Last week, the University of Virginia became the first known public institution to reach a settlement with the government over discrimination claims. The settlement requires no payment, but commits, among other things, that UVA will not use racial proxies; end all diversity, equity and inclusion programming; and ban transgender athletes from participating in sports.

Media earlier reported some of the administration’s demands on UCLA, but university officials did not make the details public until Friday, when the UCLA Faculty Association and the UCLA Board of Governors filed a lawsuit to force them to do so.

“Accepting these demands would undermine everything that makes UC a successful engine of social mobility and economic strength in our state,” Anna Markowitz, president of the UCLA Faculty Association, wrote in an email. “It will harm undergraduate learning opportunities and hinder UC’s ability to be an academic leader on the international stage. It places ideology at the core of the institution rather than decades of experience and scholarly understanding. We oppose this blackmail.”

“UCLA FA and UCLA FA have stood with our union colleagues from the beginning and called for no negotiations,” Markowitz said. University administration, she said, “is facing tremendous federal pressure,” and she urged them to resist — “especially since legal actions by other faculty and staff have resulted in the reinstatement of nearly all temporarily suspended federal funding.”

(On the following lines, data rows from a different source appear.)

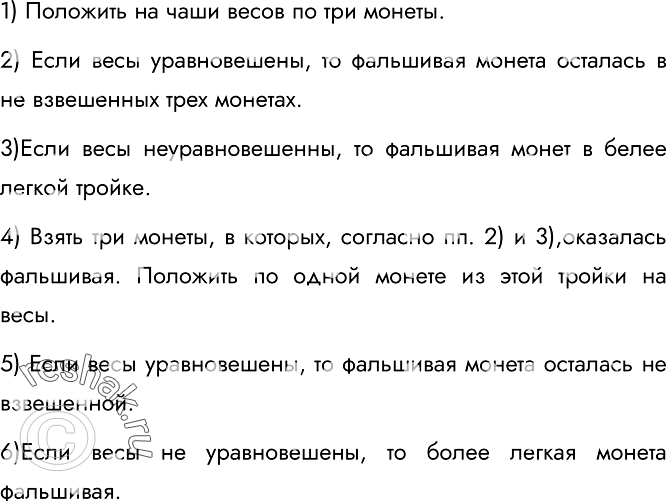 Решение задачи: 200. Имеется 9 монет, среди которых одна фальшивая (легче других). Придумайте способ нахождения фальшивой монеты за минимальное число взвешиваний на чашечных весах без гирь.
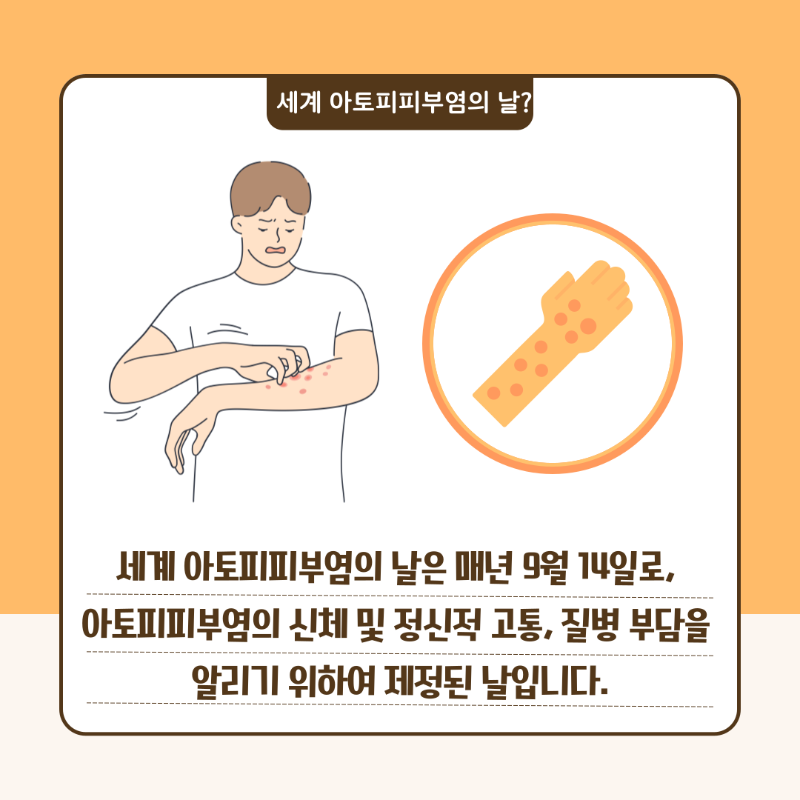 KakaoTalk_20240909_151313518_01.png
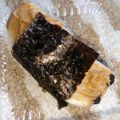 ｓｉｏ's cooksnap of when they made ピーナツバター DE 磯辺（いそべ）餅.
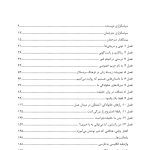 رقص ریا - صفحه 2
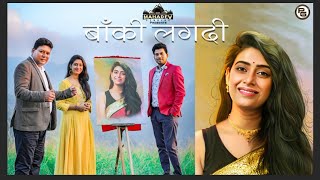 Latest Himachali Pahari Video Song 2020  BANKI LAGDI  Naresh Bhardwaj amp Charu Sharma  PahariGaana [upl. by Eelrahc]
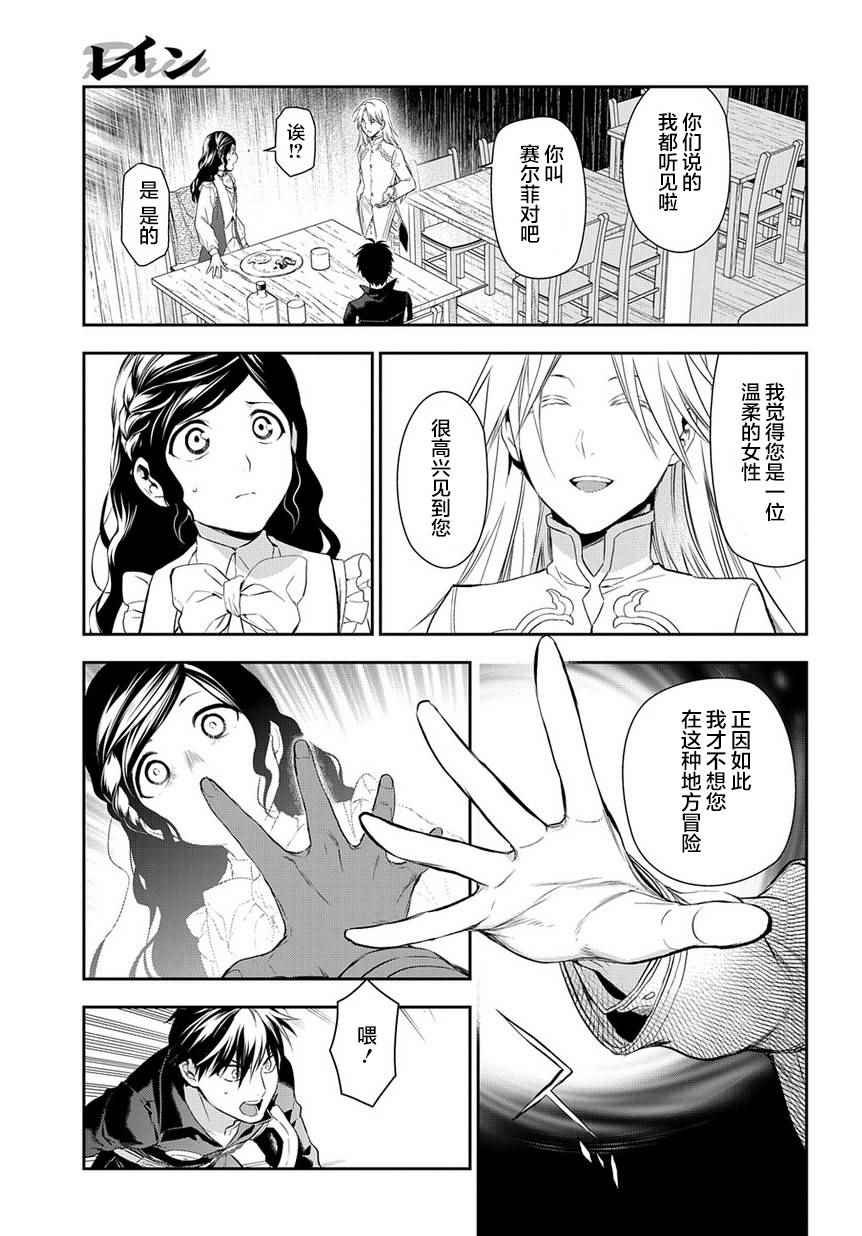 第83话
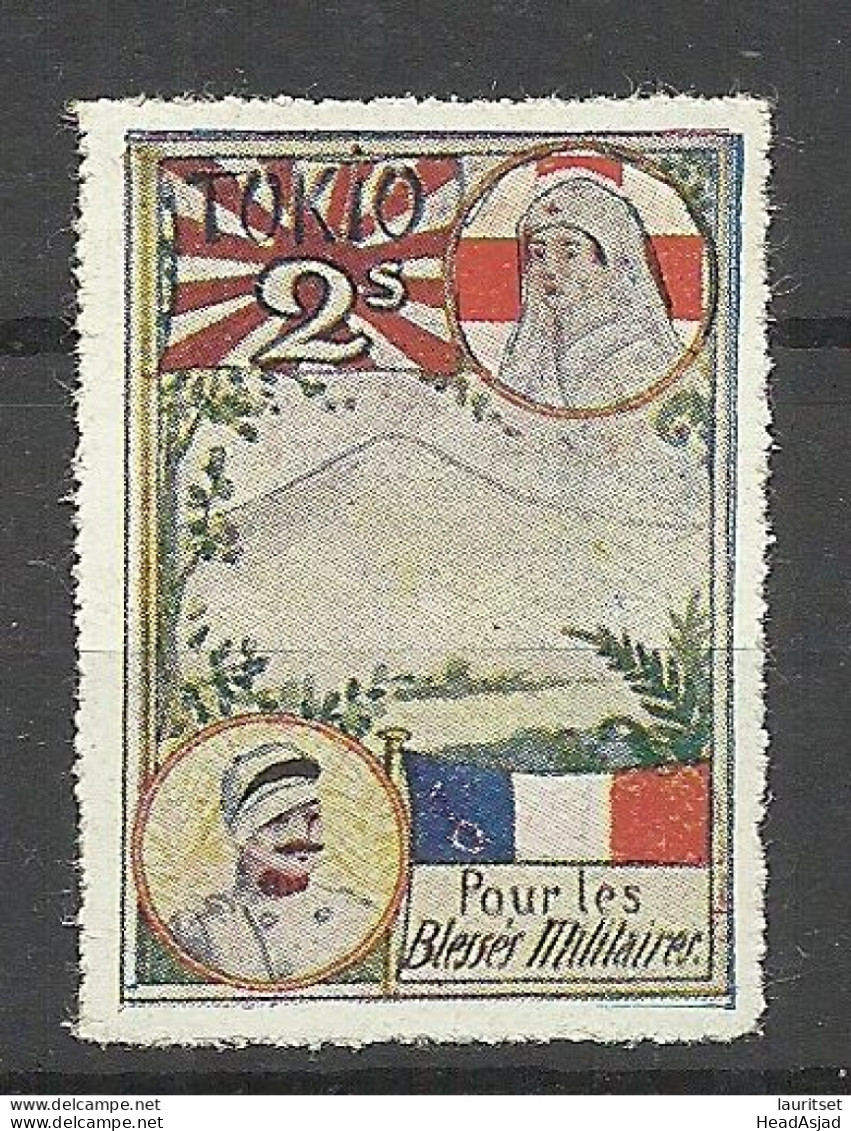 FRANCE 1914-1916 WWI Military Tokio Japan Nippon Poster Stamp Vignette Red Cross Blesses Militaires (*) - Militärmarken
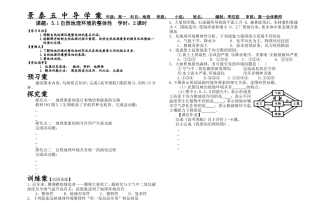 导学案自然地理环境的整体性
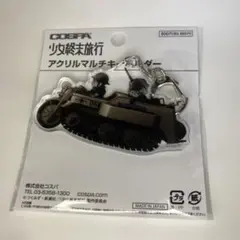 こ*か様 少女終末旅行 アクリルマルチキーホルダー　未開封のサムネイル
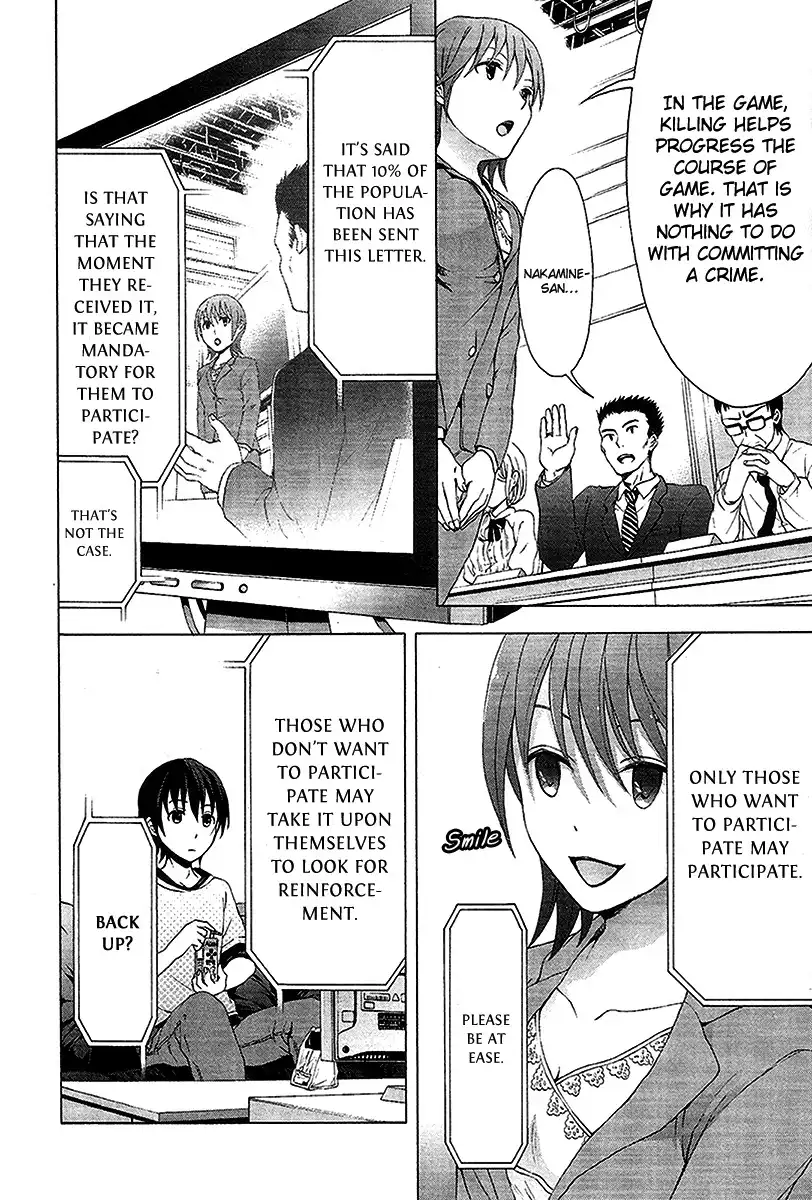 Savanna Game Chapter 2 4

In fact, UC spokesperson Stett Holbrook wrote in an email: Inside higher education Monday, “As for terminated federal research funding, the number is in the tens of millions of dollars” — a far cry from the $584 million estimated in August.

He issued a statement saying, “UC has made clear that it must evaluate its response to the administration’s settlement proposal, which, like all settlement communications, is confidential. As stated, the proposed $1.2 billion settlement payment alone would undermine efforts to save lives, grow the economy, and strengthen national security. UC remains committed to protecting the university’s mission, governance, and academic freedom.”

White House and Justice Department officials did not respond to interview requests or written questions Monday.